Tableau I Critères d’inclusion et d’exclusion

Interventions: Les patients du groupe prasugrel ont reçu une dose de charge de 60 mg, suivie d’une dose de maintien de 10 mg à raison d’une fois par jour. Le délai avant l’instauration de la dose de charge de prasugrel dépendait du tableau clinique : les patients présentant un IAM avec élévation du segment ST ont reçu la dose de charge de prasugrel dès que possible après la répartition aléatoire tandis que ceux ayant un SCA sans élévation du segment ST l’ont eu après l’angiographie visant à évaluer l’anatomie coronarienne avant l’intervention coronarienne percutanée, c’est-à-dire avant que le fil du guide franchisse l’occlusion ou la sténose. La dose de maintien de prasugrel était réduite à 5 mg, une fois par jour, selon les recommandations actuelles pour les patients de 75 ans ou plus ou pesant moins de 60 kg. Les patients du groupe ticagrélor ont reçu une dose de charge de 180 mg dès que possible après la répartition aléatoire, suivie d’une dose de maintien de 90 mg, deux fois par jour. Des suivis cliniques ont été effectués à 30 jours, à six mois et à 12 mois par téléphone, à l’hôpital ou en clinique ambulatoire ou encore par correspondance écrite structurée.

Points évalués: Le critère d’évaluation principal d’efficacité était une combinaison des décès toutes causes confondues, d’infarctus du myocarde (IM) ou d’AVC un an après la répartition aléatoire. Les critères d’efficacité secondaires évalués étaient les paramètres individuels du critère d’évaluation principal après un an ainsi que l’incidence de thromboses probables ou confirmées liées à l’endoprothèse coronarienne après un an. Le critère secondaire d’innocuité était l’incidence de saignements de stade 3, 4 ou 5 selon l’échelle du Bleeding Academic Research Consortium (BARC). Les objectifs évalués ont été révisés par un comité décisionnaire à l’insu du traitement.

Résultats: L’étude a été menée de septembre 2013 à février 2018 dans 21 centres en Allemagne et deux en Italie.

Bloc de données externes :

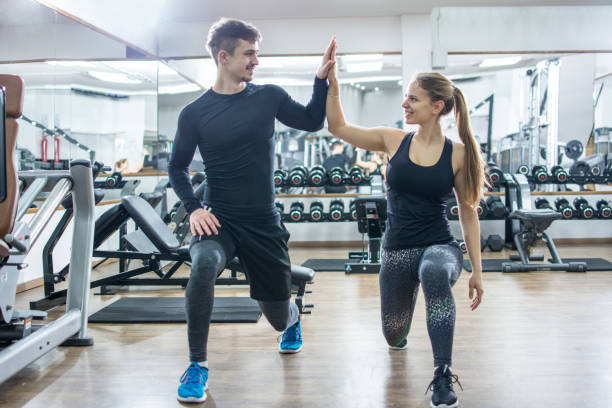 sporty fitness couple clapping hands together in the gym. - lunge stock photos and pictures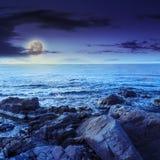 Seewellenbrecher über Flusssteine nachts Stockbild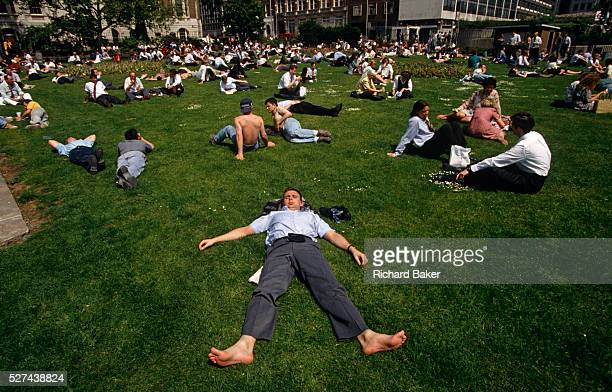 Having removed his shoes and socks and with his wallet sitting on his stomach a city office workers stretches out over the lush grass during a hot...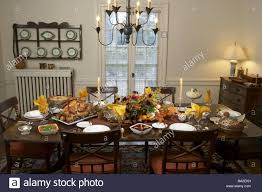 how to decorate a thanksgiving dinner table thanksgiving dining table covered festively plate turkey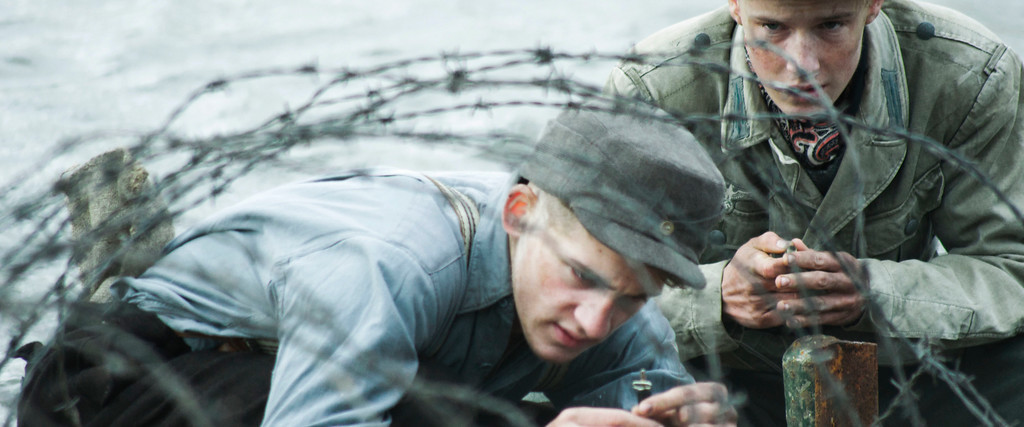 ". This image released by Sony Pictures Classics shows Oskar Bökelmann, left, and Louis Hofmann in a scene from, ""Land of Mine.\"" The film was nominated for an Oscar for best foreign language film on Tuesday, Jan. 24, 2017.  The 89th Academy Awards will take place on Feb. 26. (Sony Pictures Classics via AP)"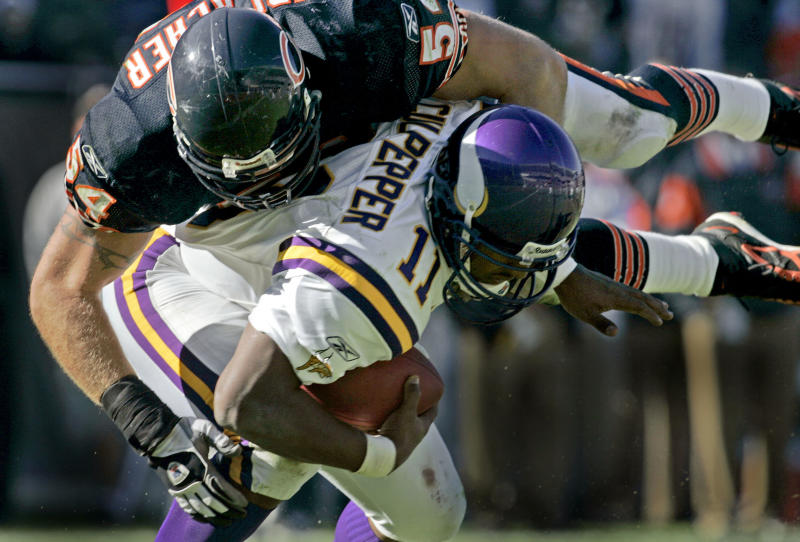FILE - In this Oct. 16, 2005 file photo, Minnesota Vikings quarterback Daunte Culpepper, bottom, is sacked for an 11-yard loss by Chicago Bears linebacker Brian Urlacher, top, during the fourth quarter in Chicago. Urlacher says he's retiring after spending 13 seasons with the Bears. The eight-time Pro Bowler announced his retirement through social media accounts Wednesday, May 22, 2013. (AP Photo/Jeff Roberson, File)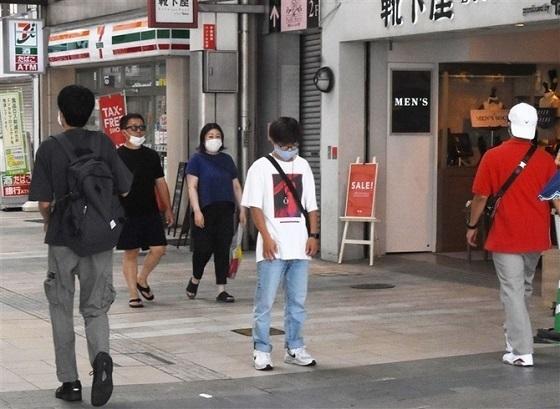 終戦記念日のサイレンに合わせて黙とうする男性(中央)。足を止める人はまばらだった=15日正午、熊本市
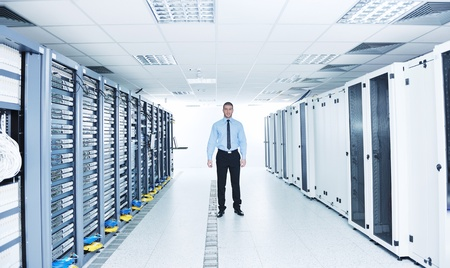 young handsome business man  engeneer in datacenter server room Stock Photo - 11465770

Parmi les 8434 patients initialement évalués en vue de l’admissibilité à l’étude, 4018 patients ont été répartis aléatoirement soit dans le groupe ticagrélor (n = 2012), soit dans le groupe prasugrel (n = 2006). Les caractéristiques de base des patients étaient similaires dans les deux groupes en ce qui concerne l’âge (environ 64 ans), le sexe (23,8 % de femmes), l’indice de masse corporelle (27,8 kg/m2) et les facteurs de risque cardiovasculaire. Ces derniers incluaient le diabète (environ 22 %), l’hypertension artérielle (environ 70 %), le tabagisme (environ 34 %), la dyslipidémie (environ 58 %) et les antécédents médicaux, dont l’infarctus du myocarde (environ 16 %), l’intervention coronarienne percutanée (environ 23 %) et le pontage aorto-coronarien (environ 6 %). Le diagnostic soupçonné à l’admission était un infarctus aigu du myocarde avec élévation du segment ST (41,1 % des cas) ou sans élévation du segment ST (46,2 %) ou une angine instable (12,7 %), la répartition étant similaire dans les deux groupes. Quant à la stratégie médicale choisie, 84,1 % des patients ont subi une intervention coronarienne percutanée (83,4 % dans le groupe ticagrélor et 84,8 % dans le groupe prasugrel) et 2,1 %, un pontage aorto-coronarien (2,3 % vs 1,8 %).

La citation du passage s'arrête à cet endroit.